Our retrospective study in a single tertiary care institute over a short time frame highlights the efficacy of HRT in terms of control of bleeding and overall survival of cancer patients who presented with bleeding either from the primary tumour or the regional nodes. HRT has been used for a number of tumours presenting with bleeding. In spite of the widespread use of HRT for achieving haemostasis in tumours presenting with bleeding irrespective of the primary site of the tumour, there is a lack of consensus regarding the optimal dose fractionation to be used. A wide range is found in the literature varying from 8 Gy in single fraction,[3] 15 Gy in 5 fractions,[4] 20 Gy in 5 fractions,[3],[4],[5],[6] 20 Gy median dose,[7] 30 Gy in 10 fractions[5],[8] to 40 Gy in 20 fractions.[8] Thus, most authors have used hypofractionated radiotherapy schedules. We too used similar dose fractionation.
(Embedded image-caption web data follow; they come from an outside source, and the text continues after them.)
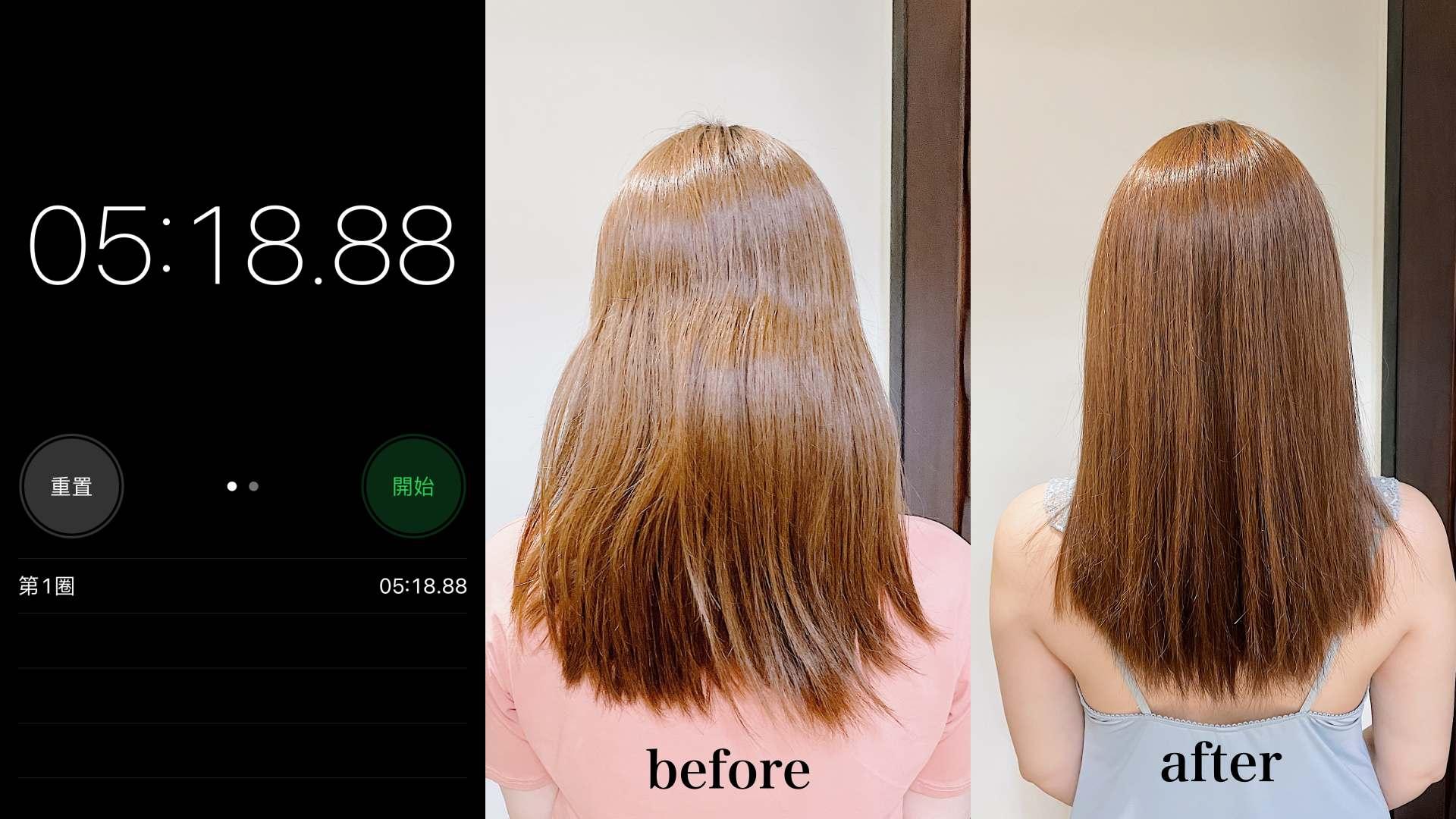 吹完後髮尾的毛躁明顯改善,吹髮速度也滿快的!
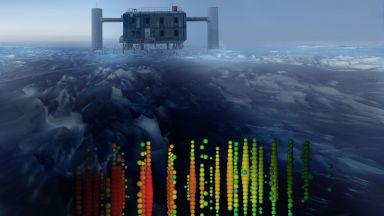 Установиха източника на неутрино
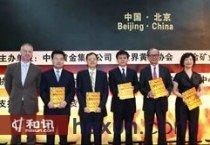 黄金年鉴2010中文版发布会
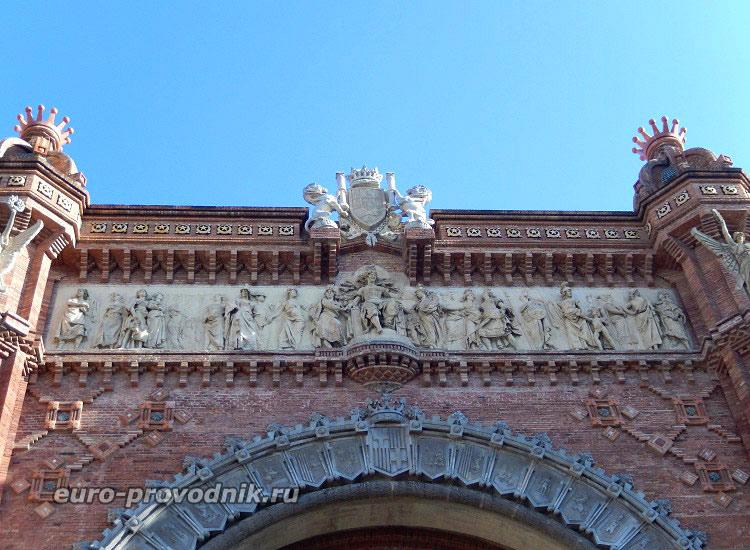 Фриз Триумфальной арки
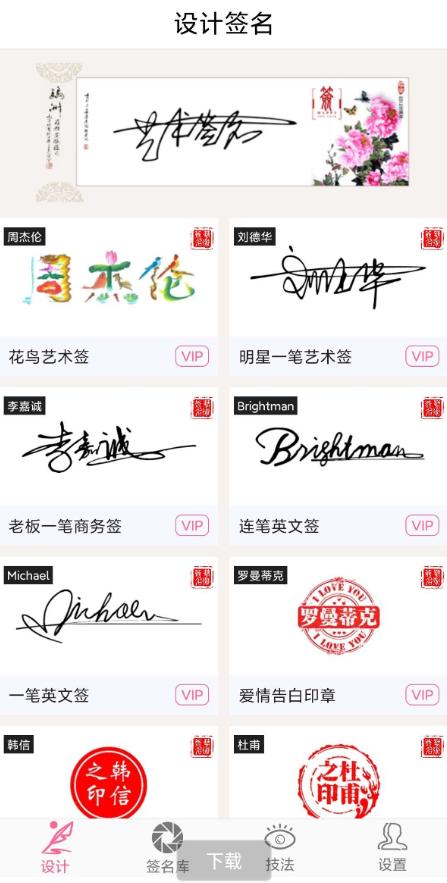 明星艺术签名设计2.0花鸟艺术签,明星一笔签,老板CEO商务签,等等,尽在这里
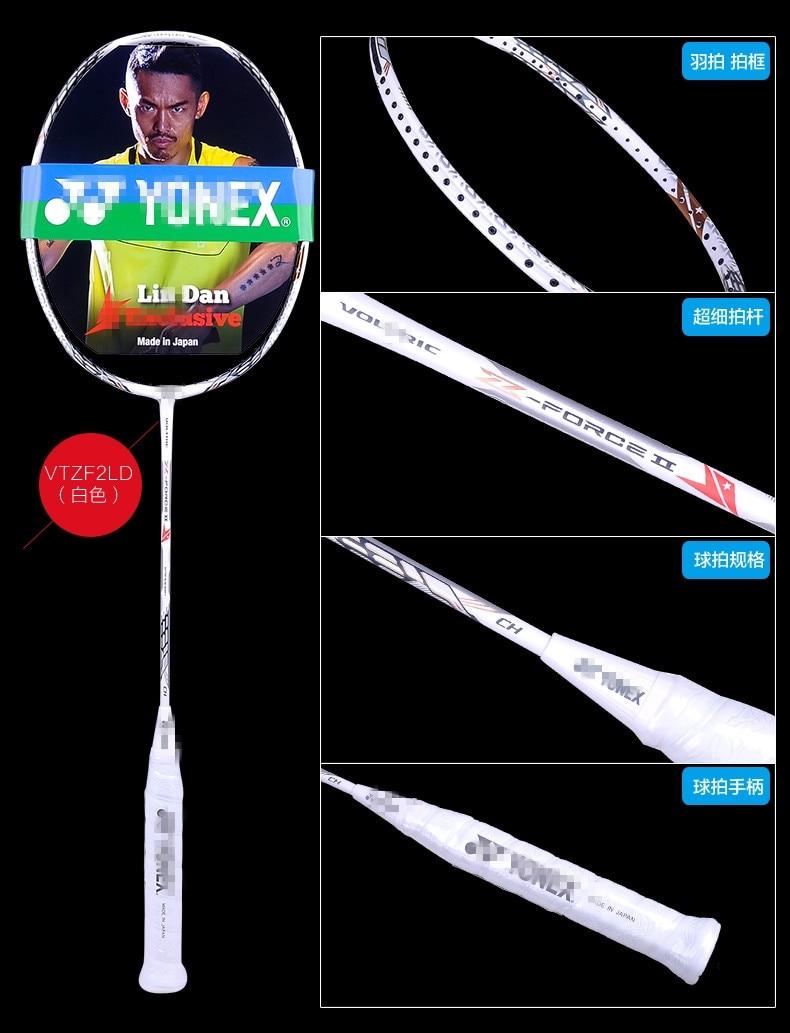 Купить легкая ракетка для бадминтона yy прочная из углеродного волокна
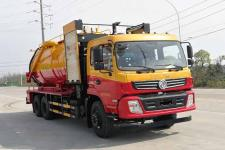 楚胜牌CSC5258GQWES6型清洗吸污车 13607286060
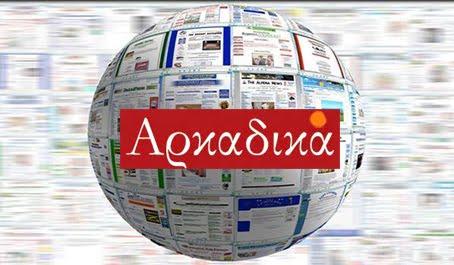 * ειδήσεις * νέα * ρεπορτάζ *έρευνα σύγχρονων κοινωνικοπολιτικών ζητημάτων
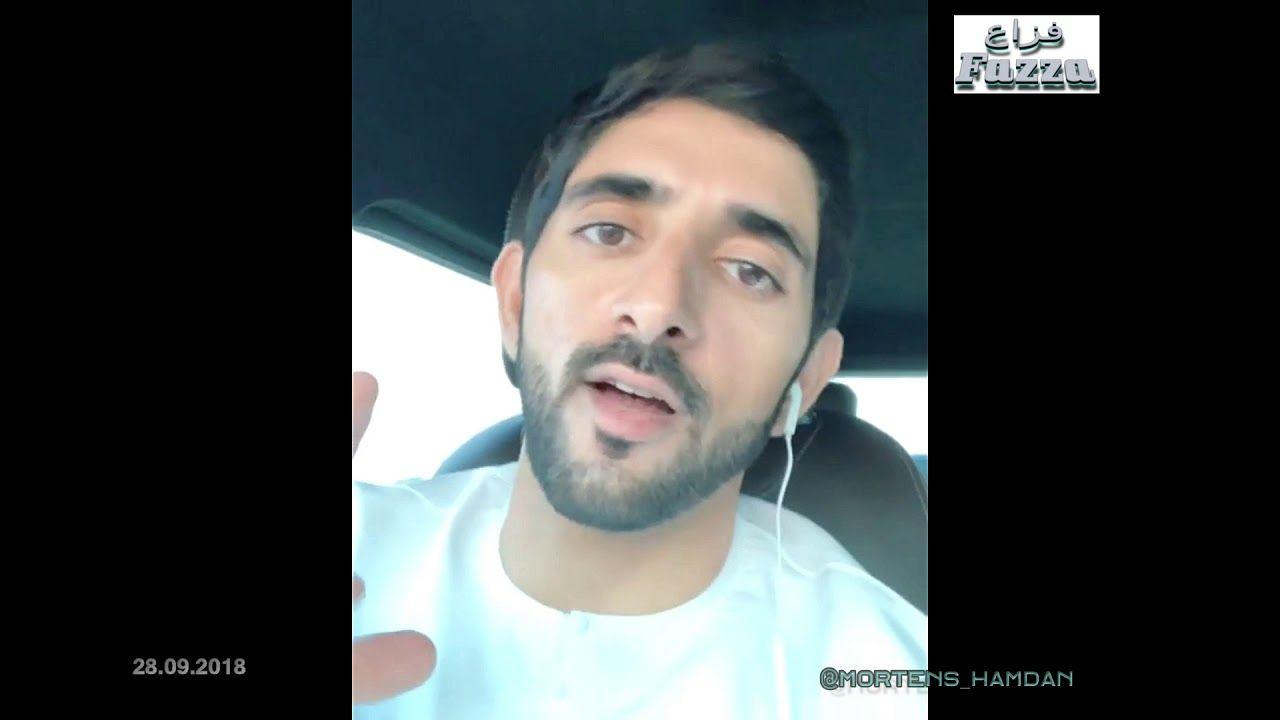 Sheikh Hamdan فزاع Fazza Faz3 الكـبـر لله Youtube Famosos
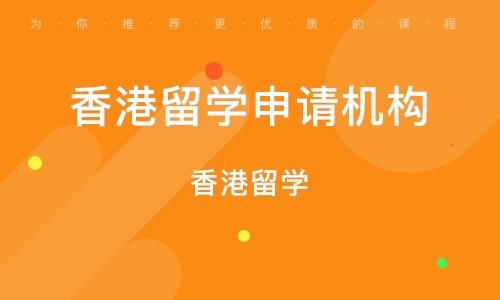 天津香港留学申请机构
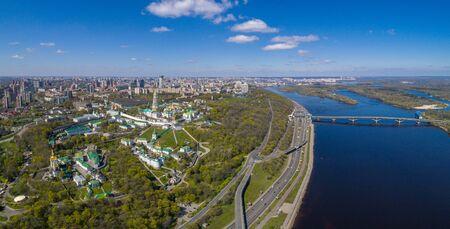 Aerial view of Kiev-Pechersk Lavra monastery, Ukraine Reklamní fotografie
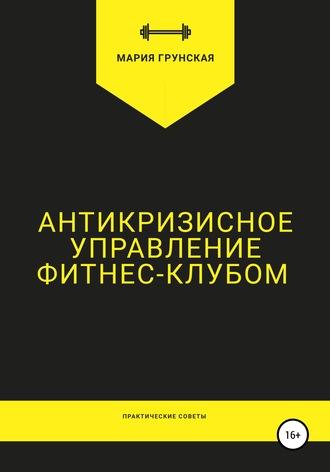 Мария Куликовская, Антикризисное управление фитнес-клубом. Практические советы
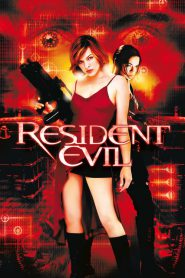 Resident Evil 1 (2002) ผีชีวะ 1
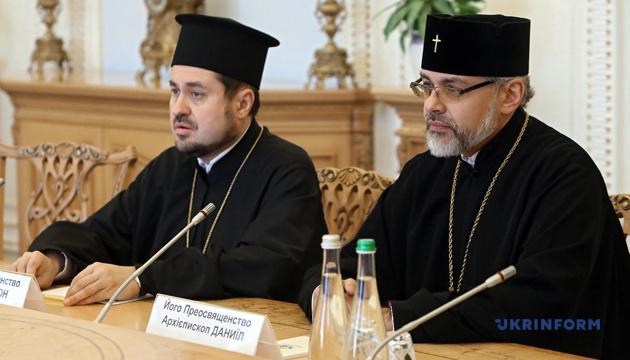 Украинская церковь не будет зависимой от Константинополя - экзарх Даниил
We measured the efficacy of HRT in terms of cessation of bleeding and was found effective in 75.7% of patients. Different authors have used different parameters to assess the response of HRT. HRT significantly reduced bleeding from grade >2 to <2 in 82% of patients.[7] HRT decreased the requirement of blood transfusion in 83% of patients.[8] Complete cessation of bleeding was seen in 50%,[3] 69%,[5] 73%,[9] 88%[4] and 100% of patients[10] Some authors have also reported outcome in terms of relpase. Lacarrière et al.[5] reported a relapse rate of 69% at 6 months of follow-up, whereas Biswal et al.[10] reported a relapse rate of 85% at 24 months of follow-up.

In our study the median survival was 13 (range 1–26) months and the 1- and 2-year survival rates were 55.7% and 4.3%, respectively. This is slightly higher than 2.6 (range 0.7–36.2) months reported by Cihoric et al.[7] and 3 months (22.9% 1-year survival rate) reported by Nomoto et al.[8] and similar to 160 days (15% 1-year survival rate) reported by Chaw et al.[3]

Some authors have reported the role of HRT as a case report. Jang et al. presented two cases where RT was used to prevent fatal exsanguination from bleeding skin malignancies.[6] Muneoka et al. have reported a 74-year-old male with stage IV gastric cancer who had 23 months of stable disease.[11]

Conclusion

HRT is a safe and effective technique to achieve haemostasis in advanced stage tumours presenting with bleeding from either the primary or the regional lymph nodes. Although the optimal dose fractionation is yet to be established, hypofractionated radiotherapy is preferred, with the total dose depending on various factors such as the general condition of the patient, severity of bleeding and history of prior radiotherapy. The prognosis in such patients remains poor.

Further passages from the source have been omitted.